◆ Objectives ◆
1. In the ancovar function reference, write out the passage from "Array of length ngroup" to "ni[1] +…+ ni[ngroup-1]." word for word.
2. Answer these questions using the ancovar function reference:
(a) What is the name of the type double version of the function?
(b) What does the argument ncov give?
(c) What is the length n of the array y equal to?

====== Text provided

Analyzes a one-way classification model with covariates.
#include <imsls.h>
float *imsls_f_ancovar (int ngroup, int ncov, int ni[], float y[], float x[],…, 0)
The type double function is imsls_d_ancovar.
int ngroup
(Input)
The number of treatment groups.
int ncov
(Input)
The number of covariates.
int ni[]
(Input)
Array of length ngroup containing the
number of responses for each group.
float y[]
(Input)
Array of length n containing the data
for the response variable where n = ni[0] + ni[1] +…+ ni[ngroup-1].
float x[]
(Input)
Array of size n by ncov containing the
data for the covariates.

============
====== Supplied data

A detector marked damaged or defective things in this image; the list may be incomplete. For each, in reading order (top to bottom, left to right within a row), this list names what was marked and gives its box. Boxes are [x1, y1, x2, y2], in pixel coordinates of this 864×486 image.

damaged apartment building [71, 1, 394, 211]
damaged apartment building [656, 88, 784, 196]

============

◆ Solutions to the tasks ◆
1.
Array of length ngroup containing the
number of responses for each group.
float y[]
(Input)
Array of length n containing the data
for the response variable where n = ni[0] + ni[1] +…+ ni[ngroup-1].

2.
(a) imsls_d_ancovar
(b) The number of covariates.
(c) n = ni[0] + ni[1] +…+ ni[ngroup-1]